§ **Task instructions**
**a)** Decide whether each statement agrees with the passage on the CPA Exam below: (i) the CPA Exam comprised four sections; (ii) every section of the CPA Exam contains constructed-response items; (iii) this study analyzed the constructed-response items. Answer yes or no for each, quoting the words of the passage that decide it.
**b)** Give a continuation of the passage on the CPA Exam, picking up after its final sentence.

§ **Extract to read**
◇ ◇ ◇

The data came from the November 1995 administration of the Uniform Certified Public 
Accountant Examination (CPA Exam). The CPA Exam is a high-stakes test that professional 
• accountants must pass in order to become licensed as a Certified Public Accountant in the United 
States. The CPA Exam comprised four sections: Accounting and Reporting (ARE), Auditing 
(AUD), Financial Accounting and Reporting (FARE), and Law and Professional 
Responsibilities (LPR). All sections contain multiple-choice items and other selected-response 
item types such as multiple true/false items. Three of the sections (all except ARE) also contain 
constructed-response items. Only data from the multiple-choice items were analyzed in this study.

◇ ◇ ◇

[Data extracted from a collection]
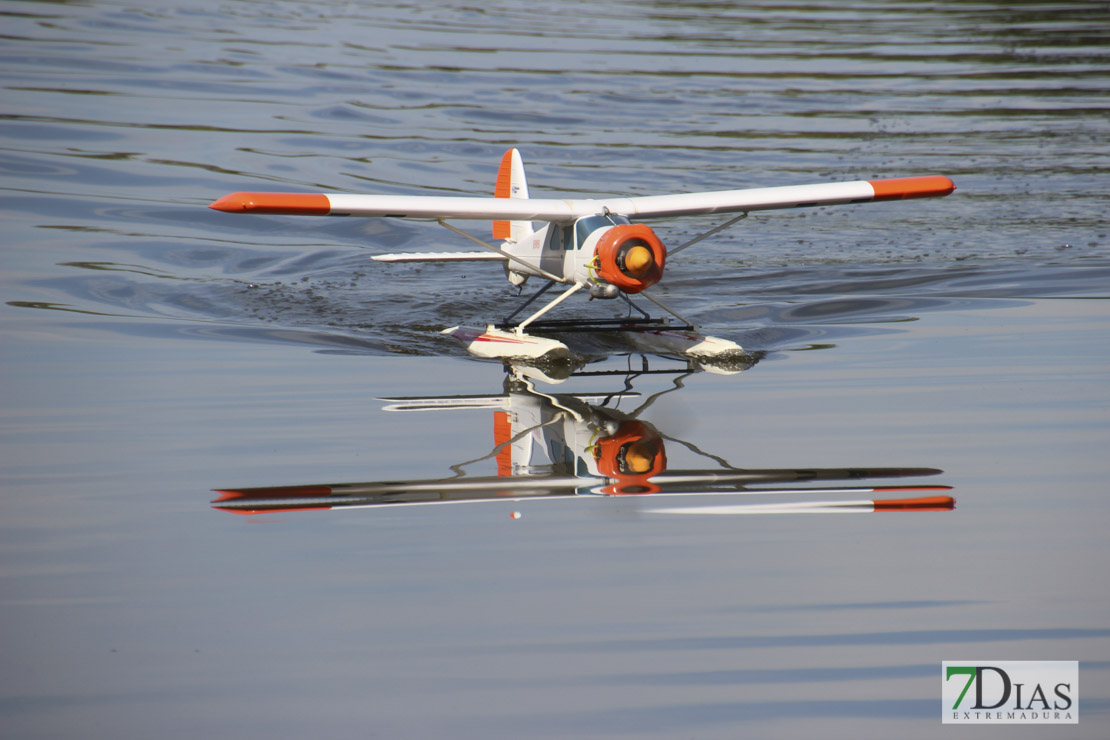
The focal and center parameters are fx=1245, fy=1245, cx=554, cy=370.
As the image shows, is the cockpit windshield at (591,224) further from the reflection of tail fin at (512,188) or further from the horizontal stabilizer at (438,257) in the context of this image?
the reflection of tail fin at (512,188)

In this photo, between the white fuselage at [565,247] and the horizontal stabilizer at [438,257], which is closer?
the white fuselage at [565,247]

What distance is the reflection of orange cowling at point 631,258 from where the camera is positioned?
355 inches

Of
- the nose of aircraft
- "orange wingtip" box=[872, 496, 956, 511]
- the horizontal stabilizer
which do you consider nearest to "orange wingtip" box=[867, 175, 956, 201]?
the nose of aircraft

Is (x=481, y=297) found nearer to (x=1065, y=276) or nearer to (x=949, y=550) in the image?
(x=1065, y=276)

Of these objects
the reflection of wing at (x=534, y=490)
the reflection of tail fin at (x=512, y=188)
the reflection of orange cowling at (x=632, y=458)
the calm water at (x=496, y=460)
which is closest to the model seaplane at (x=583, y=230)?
the reflection of tail fin at (x=512, y=188)

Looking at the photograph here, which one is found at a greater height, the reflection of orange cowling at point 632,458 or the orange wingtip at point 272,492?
the reflection of orange cowling at point 632,458

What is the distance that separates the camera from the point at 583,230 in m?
→ 9.67

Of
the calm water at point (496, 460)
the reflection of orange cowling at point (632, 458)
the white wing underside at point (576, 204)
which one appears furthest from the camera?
the white wing underside at point (576, 204)

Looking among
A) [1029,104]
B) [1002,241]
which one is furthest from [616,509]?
[1029,104]

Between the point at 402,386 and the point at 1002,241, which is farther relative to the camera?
the point at 1002,241

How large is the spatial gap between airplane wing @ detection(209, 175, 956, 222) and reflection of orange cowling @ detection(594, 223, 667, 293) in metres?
0.71

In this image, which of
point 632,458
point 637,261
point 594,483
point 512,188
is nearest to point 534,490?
point 594,483

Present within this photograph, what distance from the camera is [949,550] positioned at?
18.1ft

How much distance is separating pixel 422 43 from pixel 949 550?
105ft
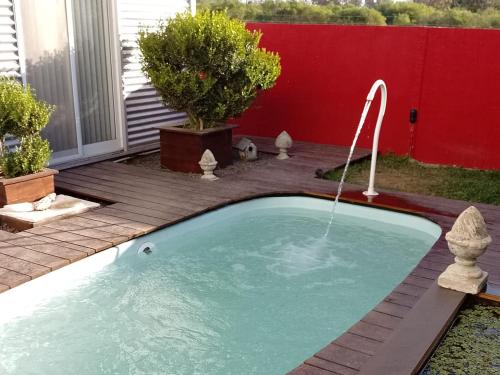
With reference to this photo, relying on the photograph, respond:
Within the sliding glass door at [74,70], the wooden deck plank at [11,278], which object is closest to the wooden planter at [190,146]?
the sliding glass door at [74,70]

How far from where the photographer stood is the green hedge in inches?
784

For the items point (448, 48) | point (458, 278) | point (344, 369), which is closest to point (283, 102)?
point (448, 48)

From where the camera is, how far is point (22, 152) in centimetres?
525

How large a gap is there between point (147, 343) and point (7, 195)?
96.7 inches

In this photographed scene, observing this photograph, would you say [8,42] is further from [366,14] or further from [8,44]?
[366,14]

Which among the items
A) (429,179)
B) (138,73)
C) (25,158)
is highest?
(138,73)

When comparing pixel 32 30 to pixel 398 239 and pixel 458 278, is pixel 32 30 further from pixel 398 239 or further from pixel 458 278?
pixel 458 278

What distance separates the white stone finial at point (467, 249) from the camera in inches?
134

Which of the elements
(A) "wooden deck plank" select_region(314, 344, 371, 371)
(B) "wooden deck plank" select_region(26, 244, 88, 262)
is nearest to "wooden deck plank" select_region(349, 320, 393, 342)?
(A) "wooden deck plank" select_region(314, 344, 371, 371)

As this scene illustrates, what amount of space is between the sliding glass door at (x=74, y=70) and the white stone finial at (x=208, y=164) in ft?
5.82

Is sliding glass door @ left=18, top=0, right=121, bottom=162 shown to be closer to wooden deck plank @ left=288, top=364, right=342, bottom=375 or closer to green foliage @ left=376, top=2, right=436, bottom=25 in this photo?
wooden deck plank @ left=288, top=364, right=342, bottom=375

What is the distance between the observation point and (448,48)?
7203mm

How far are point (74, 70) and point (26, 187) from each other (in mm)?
2138

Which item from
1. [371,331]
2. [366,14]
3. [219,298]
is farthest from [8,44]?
[366,14]
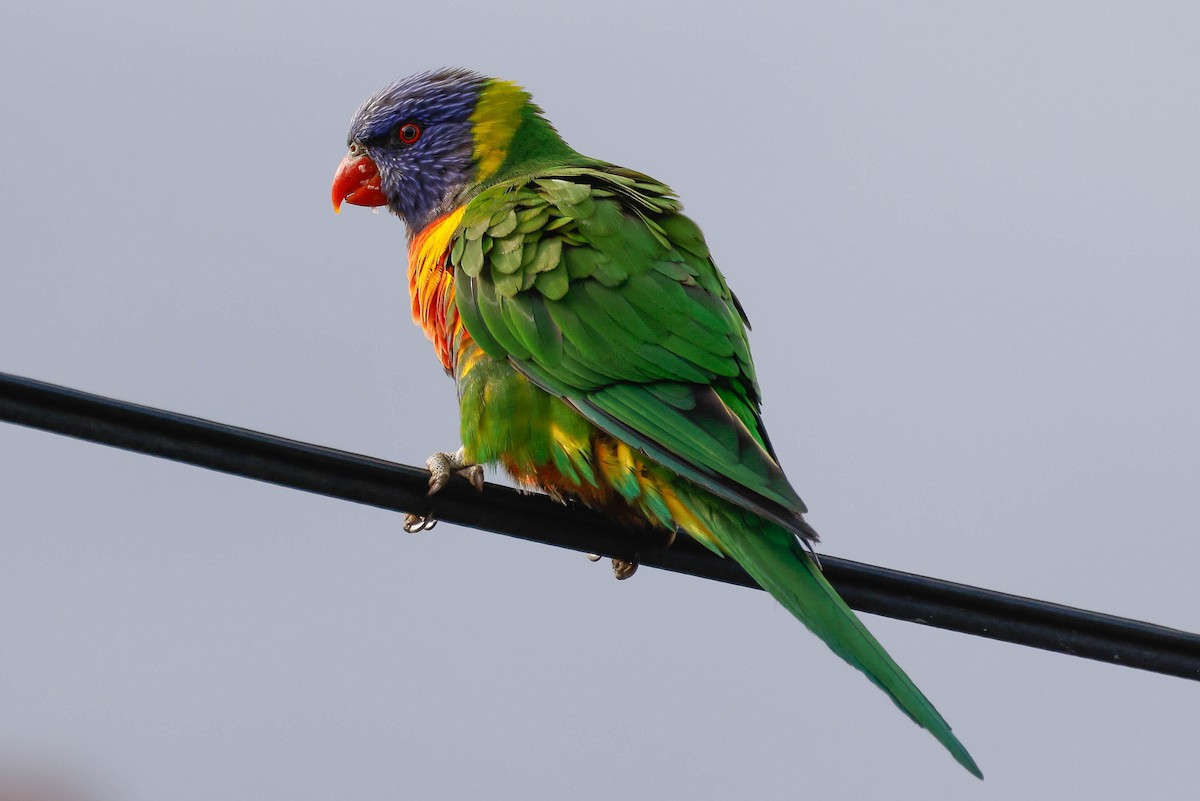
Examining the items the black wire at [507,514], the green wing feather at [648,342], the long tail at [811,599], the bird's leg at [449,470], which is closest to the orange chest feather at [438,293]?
the green wing feather at [648,342]

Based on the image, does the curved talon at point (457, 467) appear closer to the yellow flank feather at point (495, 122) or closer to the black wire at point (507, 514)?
the black wire at point (507, 514)

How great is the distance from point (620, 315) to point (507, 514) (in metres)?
0.78

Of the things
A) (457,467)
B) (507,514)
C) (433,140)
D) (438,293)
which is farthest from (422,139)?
(507,514)

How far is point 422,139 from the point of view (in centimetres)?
494

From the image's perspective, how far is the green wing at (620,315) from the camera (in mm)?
3074

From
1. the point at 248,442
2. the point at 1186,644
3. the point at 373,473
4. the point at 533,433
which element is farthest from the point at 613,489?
the point at 1186,644

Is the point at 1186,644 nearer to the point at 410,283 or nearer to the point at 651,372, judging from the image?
the point at 651,372

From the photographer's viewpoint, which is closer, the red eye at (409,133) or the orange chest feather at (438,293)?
the orange chest feather at (438,293)

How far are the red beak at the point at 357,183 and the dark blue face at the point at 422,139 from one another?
0.05 metres

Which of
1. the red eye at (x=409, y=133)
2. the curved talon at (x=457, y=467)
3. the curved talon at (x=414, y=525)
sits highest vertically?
the red eye at (x=409, y=133)

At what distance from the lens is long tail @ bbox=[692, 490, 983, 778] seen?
2.54 metres

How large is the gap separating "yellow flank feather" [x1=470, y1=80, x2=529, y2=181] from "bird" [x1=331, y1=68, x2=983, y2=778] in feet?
1.91

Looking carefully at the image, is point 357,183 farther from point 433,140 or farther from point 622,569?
point 622,569

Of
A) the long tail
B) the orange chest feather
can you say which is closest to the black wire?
the long tail
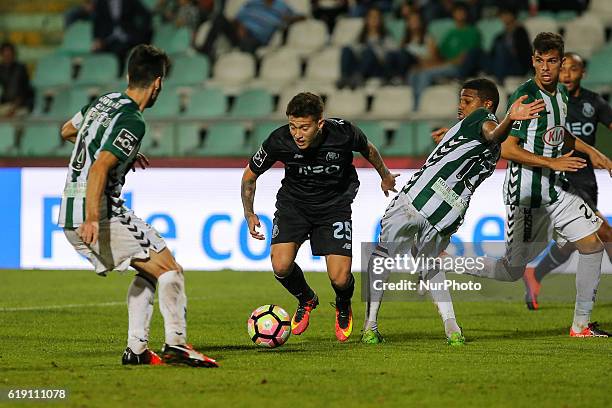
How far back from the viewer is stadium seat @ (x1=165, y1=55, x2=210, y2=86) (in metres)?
19.0

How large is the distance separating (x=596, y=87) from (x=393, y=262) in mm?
7602

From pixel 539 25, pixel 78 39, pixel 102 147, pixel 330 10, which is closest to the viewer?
pixel 102 147

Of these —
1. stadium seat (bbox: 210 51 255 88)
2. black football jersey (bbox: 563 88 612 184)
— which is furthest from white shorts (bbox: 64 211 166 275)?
stadium seat (bbox: 210 51 255 88)

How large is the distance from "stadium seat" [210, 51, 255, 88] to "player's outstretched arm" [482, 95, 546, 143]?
1039 cm

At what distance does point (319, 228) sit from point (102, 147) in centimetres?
253

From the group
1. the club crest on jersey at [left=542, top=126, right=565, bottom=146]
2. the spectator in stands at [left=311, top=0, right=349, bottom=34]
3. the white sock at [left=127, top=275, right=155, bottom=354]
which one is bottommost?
the white sock at [left=127, top=275, right=155, bottom=354]

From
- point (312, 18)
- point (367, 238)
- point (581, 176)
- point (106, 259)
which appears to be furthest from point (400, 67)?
point (106, 259)

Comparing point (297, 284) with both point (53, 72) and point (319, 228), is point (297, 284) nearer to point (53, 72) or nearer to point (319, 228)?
point (319, 228)

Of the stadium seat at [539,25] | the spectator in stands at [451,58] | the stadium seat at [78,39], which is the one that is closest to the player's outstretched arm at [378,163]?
the spectator in stands at [451,58]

◇ ◇ ◇

§ **In response**
**a)**
(i) Yes: "The CPA Exam comprised four sections"
(ii) No: "Three of the sections (all except ARE) also contain constructed-response items."
(iii) No: "Only data from the multiple-choice items were analyzed in this study."

**b)**
The multiple-choice items make up 50% of the total score on the AUD section and 60% of the 
total scores on the other sections. There were 285 multiple-choice items across the four test 
sections. The number of items on each section ranged from 60 to 90. About 51,000 candidates 
took each section of the test. Table 1 provides the number of items, sample sizes, and some 
_ descriptive statistics for each test section. The mean item difficulties among the four sections 
ranged from .51 to .63. The mean discrimination statistics were more homogeneous, ranging 
from .36 to .41. 



[Insert Table 1 Here] 



Procedure 



A content analysis was performed on the 285 multiple-choice items to identify items that 
violated one or more of the item writing guidelines. Seven dichotomous dummy variables were 
created to indicate whether an item violated any of the seven guidelines. These dichotomous data 
served as grouping variables to compare statistical indices of item difficulty and discrimination 
across items that violated and did not violate one or more of the guidelines. All candidates who 
responded to an item were included in calculating the item statistics; thus, the statistics were 
derived from sample sizes of about 51,000. The difficulty index was the unadjusted “p- value,”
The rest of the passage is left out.